Setting the Desired Device

Hi,

I tried to use MPI+OpenACC and !$acc set device_num( ) to set the device.

When I run the program, I receive

[LOG_CAT_ML] You must specify a valid HCA device by setting:
-x HCOLL_MAIN_IB=<dev_name:port> or -x UCX_NET_DEVICES=<dev_name:port>.
If no device was specified for HCOLL (or the calling library), automatic device detection will be run.
In case of unfounded HCA device please contact your system administrator.

I get error results from 2 domains out of 4. I’m using a system with four V100s.

Thanks
Ayhan

Hi Ayhan,

Can you provide which compiler version you’re using as well as the MPI version (i.e. are you using the OpenMPI we provide with the compilers our you’re own local build)?

Also, how are you setting the device ordering? Are you using the rank id to map to the device? Can you provide a small reproducing example showing what the code is doing?

I have not seen this error before but presume incorrect values are being used for the device number. Here’s the generic code I use when doing the rank to device mapping. It has the advantage that is uses the local rank id so works correctly when running on multiple nodes. It then round robins the device assignment.

#ifdef _OPENACC
      use openacc
#endif
...
#ifdef _OPENACC
      integer :: dev, devNum, local_rank, local_comm, ierr
      integer(acc_device_kind) :: devtype
#endif
...

Dataset excerpt –
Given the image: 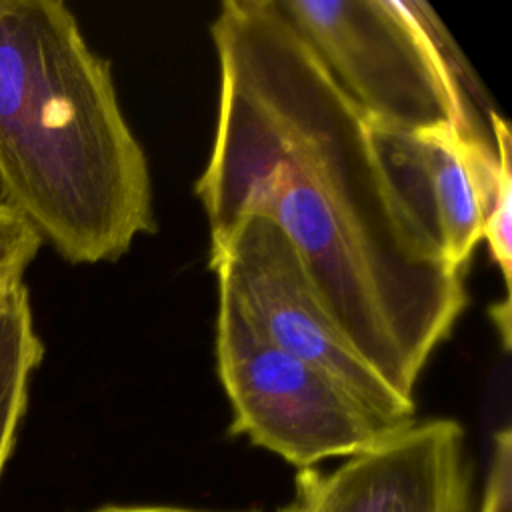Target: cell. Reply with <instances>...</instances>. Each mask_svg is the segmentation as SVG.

Task list –
• A. Decide whether each statement agrees with the device-setting thread, answering yes or no and quoting the words that settle it: (i) The person asking uses a system with four V100s. (ii) The person replying has run into this error many times. (iii) The replier's code relies on the local rank id.
• B. Summarize the device-setting thread in two sentences.
• C. Proceed with the device-setting thread from the point where it stops.
The listing has no connection to the device-setting thread.

Task-by-task results –
• A.
(i) Yes: "I’m using a system with four V100s."
(ii) No: "I have not seen this error before"
(iii) Yes: "It has the advantage that is uses the local rank id"

• B. A user combining MPI and OpenACC set the device with !$acc set device_num( ) and received a message asking for a valid HCA device, with error results from 2 domains out of 4 on a system with four V100s. The reply asks for the compiler and MPI versions, how the device ordering is set, and a small reproducing example, presumes incorrect device numbers are being used, and begins sharing generic code that maps each local rank id to a device round robin.

• C.
#ifdef _OPENACC
!
! ****** Set the Accelerator device number based on local rank
!
     call MPI_Comm_split_type(MPI_COMM_WORLD, MPI_COMM_TYPE_SHARED, 0, &
          MPI_INFO_NULL, local_comm,ierr)
     call MPI_Comm_rank(local_comm, local_rank,ierr)
     devtype = acc_get_device_type()
     devNum = acc_get_num_devices(devtype)
     dev = mod(local_rank,devNum)
     call acc_set_device_num(dev, devtype)
# endif

-Mat

Hi Mat,

The compiler is NVIDIA HPC SDK 21.7 and I am using your boilerplate code to set the device number [Failure when using OpenACC after MPI_Init - #2 by MatColgrove]

Ayhan

Ok. Again, I’ve never seen this error before, but doing a web search, I believe the “devices” in the error message has to do with the net devices, not the GPUs. So it’s likely a system issue or a configuration issue.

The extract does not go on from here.